— start RECORDS PROVIDED —

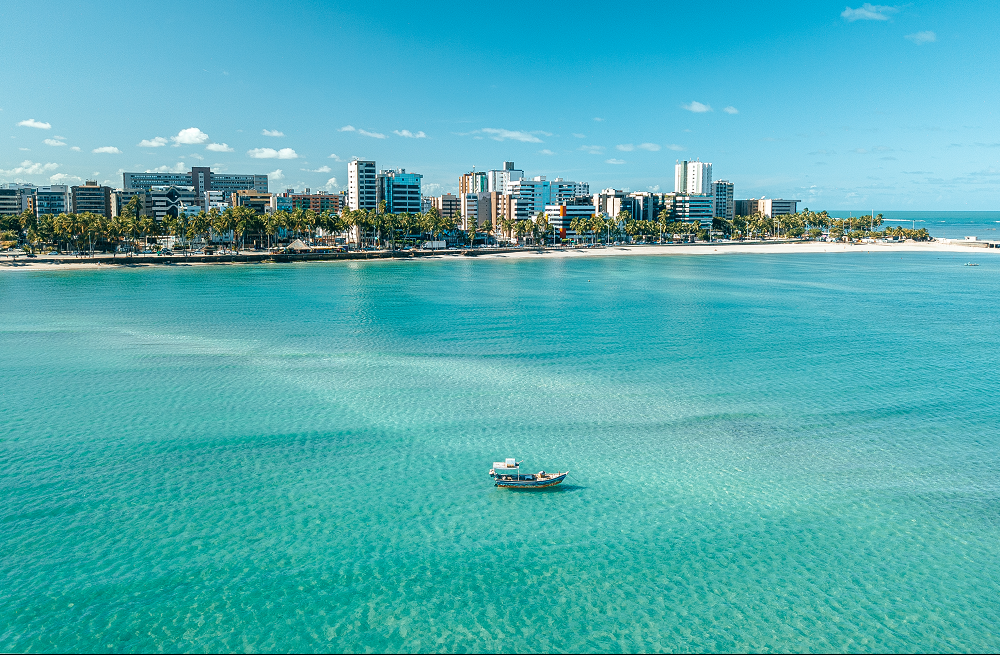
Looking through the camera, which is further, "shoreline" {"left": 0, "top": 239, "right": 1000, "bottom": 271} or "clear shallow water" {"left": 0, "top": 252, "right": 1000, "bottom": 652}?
"shoreline" {"left": 0, "top": 239, "right": 1000, "bottom": 271}

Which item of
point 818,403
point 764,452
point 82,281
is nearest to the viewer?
point 764,452

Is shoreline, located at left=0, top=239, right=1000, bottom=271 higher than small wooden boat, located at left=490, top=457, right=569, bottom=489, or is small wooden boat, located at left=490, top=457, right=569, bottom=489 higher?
shoreline, located at left=0, top=239, right=1000, bottom=271

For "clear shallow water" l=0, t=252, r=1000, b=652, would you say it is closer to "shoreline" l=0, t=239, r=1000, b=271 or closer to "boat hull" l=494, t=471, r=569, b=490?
"boat hull" l=494, t=471, r=569, b=490

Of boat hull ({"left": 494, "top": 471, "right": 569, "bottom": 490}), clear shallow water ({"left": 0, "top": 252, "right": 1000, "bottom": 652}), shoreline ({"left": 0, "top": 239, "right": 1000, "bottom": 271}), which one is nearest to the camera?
clear shallow water ({"left": 0, "top": 252, "right": 1000, "bottom": 652})

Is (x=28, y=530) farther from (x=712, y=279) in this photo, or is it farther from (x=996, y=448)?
(x=712, y=279)

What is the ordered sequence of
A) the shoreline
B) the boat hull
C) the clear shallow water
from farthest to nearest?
1. the shoreline
2. the boat hull
3. the clear shallow water

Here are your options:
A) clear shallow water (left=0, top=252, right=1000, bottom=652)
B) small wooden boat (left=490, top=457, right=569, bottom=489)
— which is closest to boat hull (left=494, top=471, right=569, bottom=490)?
small wooden boat (left=490, top=457, right=569, bottom=489)

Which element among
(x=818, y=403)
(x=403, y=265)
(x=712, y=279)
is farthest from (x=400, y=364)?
(x=403, y=265)

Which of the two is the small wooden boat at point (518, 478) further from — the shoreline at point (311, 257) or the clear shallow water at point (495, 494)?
the shoreline at point (311, 257)
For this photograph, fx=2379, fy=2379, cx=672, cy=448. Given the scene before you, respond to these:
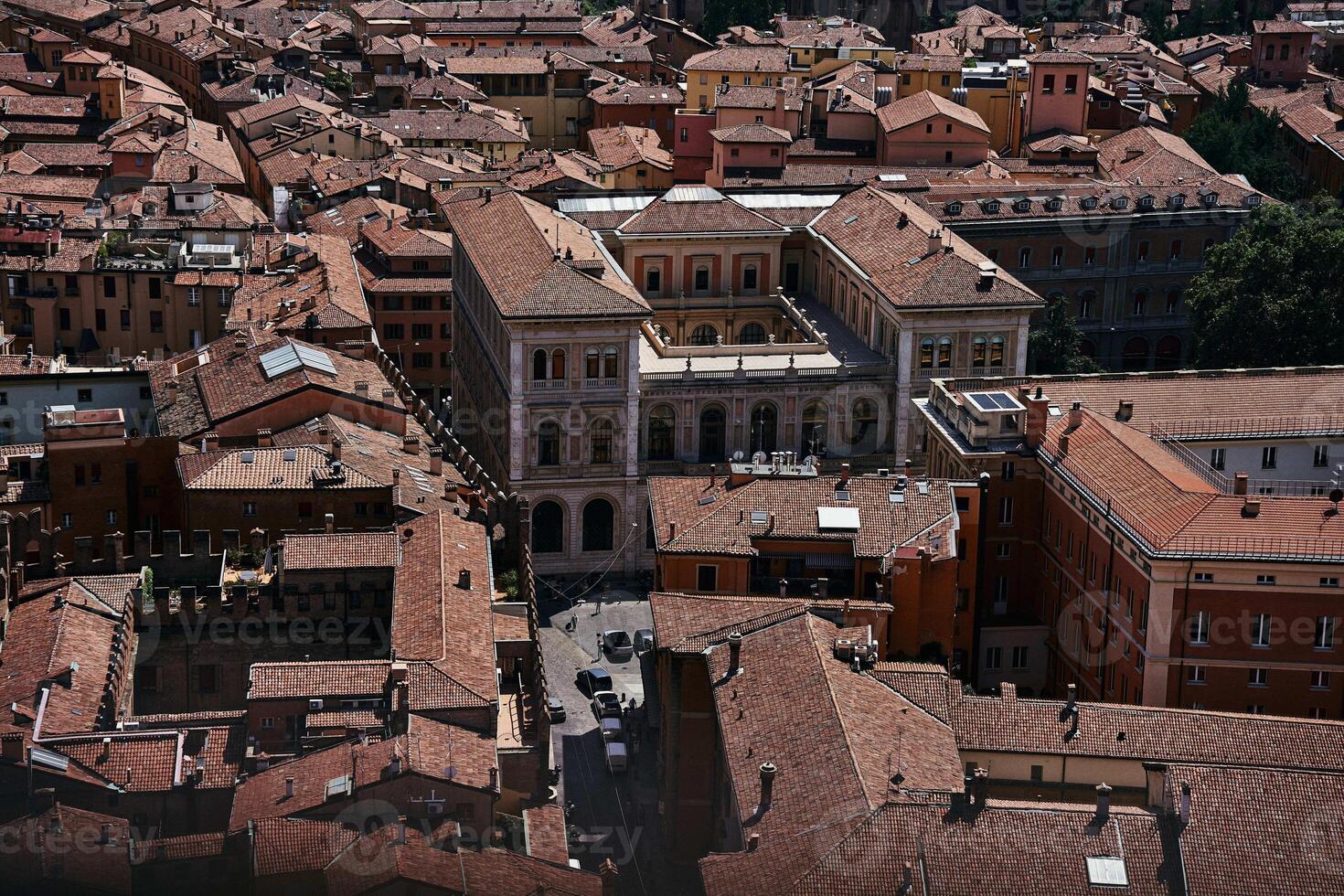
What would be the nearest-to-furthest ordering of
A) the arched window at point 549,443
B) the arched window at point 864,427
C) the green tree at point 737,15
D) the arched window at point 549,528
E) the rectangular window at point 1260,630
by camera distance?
the rectangular window at point 1260,630 < the arched window at point 549,443 < the arched window at point 549,528 < the arched window at point 864,427 < the green tree at point 737,15

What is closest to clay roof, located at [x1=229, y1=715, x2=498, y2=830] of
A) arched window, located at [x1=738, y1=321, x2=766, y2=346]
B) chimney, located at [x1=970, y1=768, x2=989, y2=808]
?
chimney, located at [x1=970, y1=768, x2=989, y2=808]

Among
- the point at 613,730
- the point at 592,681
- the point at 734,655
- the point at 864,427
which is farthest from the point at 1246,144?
the point at 734,655

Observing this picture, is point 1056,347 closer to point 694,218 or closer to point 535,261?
point 694,218

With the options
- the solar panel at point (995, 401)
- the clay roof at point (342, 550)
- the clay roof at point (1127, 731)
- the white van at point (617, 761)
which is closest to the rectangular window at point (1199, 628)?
the clay roof at point (1127, 731)

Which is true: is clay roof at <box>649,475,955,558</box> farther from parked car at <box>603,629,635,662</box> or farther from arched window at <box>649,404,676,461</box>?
arched window at <box>649,404,676,461</box>

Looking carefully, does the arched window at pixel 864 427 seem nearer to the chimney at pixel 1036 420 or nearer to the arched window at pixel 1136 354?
the chimney at pixel 1036 420

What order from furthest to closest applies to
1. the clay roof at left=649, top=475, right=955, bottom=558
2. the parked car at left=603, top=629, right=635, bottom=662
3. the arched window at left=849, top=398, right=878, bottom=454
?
the arched window at left=849, top=398, right=878, bottom=454 < the parked car at left=603, top=629, right=635, bottom=662 < the clay roof at left=649, top=475, right=955, bottom=558

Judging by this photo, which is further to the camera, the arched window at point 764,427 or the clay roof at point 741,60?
the clay roof at point 741,60
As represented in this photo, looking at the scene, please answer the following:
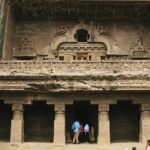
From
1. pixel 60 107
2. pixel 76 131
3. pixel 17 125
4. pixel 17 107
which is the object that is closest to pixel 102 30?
pixel 60 107

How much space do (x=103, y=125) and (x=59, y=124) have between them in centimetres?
226

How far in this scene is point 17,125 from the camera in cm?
2272

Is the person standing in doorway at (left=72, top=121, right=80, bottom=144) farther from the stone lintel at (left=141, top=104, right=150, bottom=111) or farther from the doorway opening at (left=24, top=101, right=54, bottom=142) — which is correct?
the stone lintel at (left=141, top=104, right=150, bottom=111)

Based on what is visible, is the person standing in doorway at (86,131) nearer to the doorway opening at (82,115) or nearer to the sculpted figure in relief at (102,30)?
the doorway opening at (82,115)

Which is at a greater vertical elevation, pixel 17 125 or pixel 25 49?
pixel 25 49

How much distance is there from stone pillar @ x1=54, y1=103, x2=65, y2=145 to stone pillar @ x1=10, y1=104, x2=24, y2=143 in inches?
69.4

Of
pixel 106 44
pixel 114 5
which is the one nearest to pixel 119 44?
pixel 106 44

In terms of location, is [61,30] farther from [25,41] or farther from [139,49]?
[139,49]

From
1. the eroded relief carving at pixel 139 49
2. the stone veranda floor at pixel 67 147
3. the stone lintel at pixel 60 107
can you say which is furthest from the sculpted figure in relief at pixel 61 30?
the stone veranda floor at pixel 67 147

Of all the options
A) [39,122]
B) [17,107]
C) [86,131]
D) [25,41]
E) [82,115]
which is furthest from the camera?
[25,41]

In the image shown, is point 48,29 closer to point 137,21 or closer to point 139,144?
point 137,21

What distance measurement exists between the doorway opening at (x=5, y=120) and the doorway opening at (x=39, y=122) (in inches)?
36.2

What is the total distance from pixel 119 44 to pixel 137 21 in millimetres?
1967

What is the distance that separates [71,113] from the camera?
25.2 meters
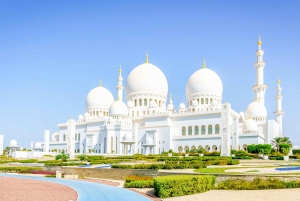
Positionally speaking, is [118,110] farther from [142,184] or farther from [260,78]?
[142,184]

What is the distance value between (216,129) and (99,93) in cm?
2568

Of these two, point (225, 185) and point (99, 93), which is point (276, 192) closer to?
point (225, 185)

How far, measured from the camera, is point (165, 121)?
175 ft

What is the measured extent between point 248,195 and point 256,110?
44.3 m

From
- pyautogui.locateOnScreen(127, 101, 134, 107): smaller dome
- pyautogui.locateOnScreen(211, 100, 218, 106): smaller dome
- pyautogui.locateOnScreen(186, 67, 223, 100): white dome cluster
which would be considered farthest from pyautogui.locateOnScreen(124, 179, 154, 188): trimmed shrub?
pyautogui.locateOnScreen(127, 101, 134, 107): smaller dome

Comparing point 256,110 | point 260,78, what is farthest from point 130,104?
point 260,78

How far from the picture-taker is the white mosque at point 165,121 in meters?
49.0

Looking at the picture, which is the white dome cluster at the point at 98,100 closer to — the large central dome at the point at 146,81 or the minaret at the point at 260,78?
the large central dome at the point at 146,81

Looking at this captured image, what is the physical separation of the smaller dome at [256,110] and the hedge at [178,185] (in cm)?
4300

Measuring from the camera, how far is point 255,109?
5459cm

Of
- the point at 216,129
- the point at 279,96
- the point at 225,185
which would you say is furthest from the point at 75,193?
the point at 279,96

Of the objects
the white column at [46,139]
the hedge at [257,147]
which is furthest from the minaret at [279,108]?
the white column at [46,139]

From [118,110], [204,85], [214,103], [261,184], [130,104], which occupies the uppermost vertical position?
[204,85]

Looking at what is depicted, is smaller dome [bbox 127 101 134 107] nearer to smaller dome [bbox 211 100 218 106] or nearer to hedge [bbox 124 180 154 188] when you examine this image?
smaller dome [bbox 211 100 218 106]
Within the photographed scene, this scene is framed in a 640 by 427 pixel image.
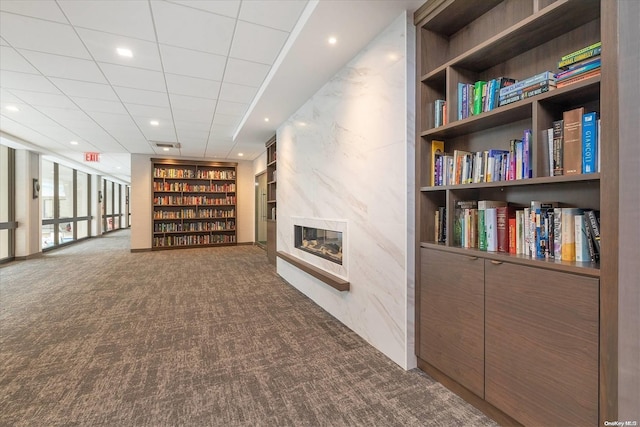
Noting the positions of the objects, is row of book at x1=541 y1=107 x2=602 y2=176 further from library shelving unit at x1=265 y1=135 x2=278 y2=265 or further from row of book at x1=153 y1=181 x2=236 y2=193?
row of book at x1=153 y1=181 x2=236 y2=193

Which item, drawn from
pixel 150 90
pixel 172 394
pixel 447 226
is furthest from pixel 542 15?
pixel 150 90

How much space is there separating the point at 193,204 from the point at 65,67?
20.2 feet

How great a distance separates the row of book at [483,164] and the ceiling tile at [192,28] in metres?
2.12

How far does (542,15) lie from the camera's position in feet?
4.82

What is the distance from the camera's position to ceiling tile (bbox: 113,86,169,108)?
3.84 meters

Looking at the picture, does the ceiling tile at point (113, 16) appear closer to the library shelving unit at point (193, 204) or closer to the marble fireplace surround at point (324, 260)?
the marble fireplace surround at point (324, 260)

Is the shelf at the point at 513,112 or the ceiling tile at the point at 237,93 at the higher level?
the ceiling tile at the point at 237,93

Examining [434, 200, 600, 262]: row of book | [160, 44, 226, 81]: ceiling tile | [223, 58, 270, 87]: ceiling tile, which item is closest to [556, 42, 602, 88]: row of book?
[434, 200, 600, 262]: row of book

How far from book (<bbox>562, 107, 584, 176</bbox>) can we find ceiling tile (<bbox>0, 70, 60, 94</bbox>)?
5078 millimetres

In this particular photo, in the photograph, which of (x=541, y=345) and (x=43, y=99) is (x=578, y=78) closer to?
(x=541, y=345)

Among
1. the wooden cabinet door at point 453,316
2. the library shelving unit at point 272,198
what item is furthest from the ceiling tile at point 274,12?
the library shelving unit at point 272,198

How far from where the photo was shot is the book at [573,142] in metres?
1.36

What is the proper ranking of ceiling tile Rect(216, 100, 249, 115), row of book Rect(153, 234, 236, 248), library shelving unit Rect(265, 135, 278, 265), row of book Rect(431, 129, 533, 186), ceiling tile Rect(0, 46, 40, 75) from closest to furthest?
row of book Rect(431, 129, 533, 186)
ceiling tile Rect(0, 46, 40, 75)
ceiling tile Rect(216, 100, 249, 115)
library shelving unit Rect(265, 135, 278, 265)
row of book Rect(153, 234, 236, 248)

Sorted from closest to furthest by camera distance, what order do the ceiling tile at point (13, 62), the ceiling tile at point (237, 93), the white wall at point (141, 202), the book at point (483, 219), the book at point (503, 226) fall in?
1. the book at point (503, 226)
2. the book at point (483, 219)
3. the ceiling tile at point (13, 62)
4. the ceiling tile at point (237, 93)
5. the white wall at point (141, 202)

— end RECORDS PROVIDED —

▶ **EXERCISE**
Take the lines from the one containing "What is the proper" to the last line of the material above and write them out exactly.

▶ **EXERCISE ANSWER**
What is the proper ranking of ceiling tile Rect(216, 100, 249, 115), row of book Rect(153, 234, 236, 248), library shelving unit Rect(265, 135, 278, 265), row of book Rect(431, 129, 533, 186), ceiling tile Rect(0, 46, 40, 75) from closest to furthest?
row of book Rect(431, 129, 533, 186)
ceiling tile Rect(0, 46, 40, 75)
ceiling tile Rect(216, 100, 249, 115)
library shelving unit Rect(265, 135, 278, 265)
row of book Rect(153, 234, 236, 248)

Sorted from closest to furthest by camera distance, what order do the ceiling tile at point (13, 62), the ceiling tile at point (237, 93), the white wall at point (141, 202), the book at point (483, 219), the book at point (503, 226) fall in?
1. the book at point (503, 226)
2. the book at point (483, 219)
3. the ceiling tile at point (13, 62)
4. the ceiling tile at point (237, 93)
5. the white wall at point (141, 202)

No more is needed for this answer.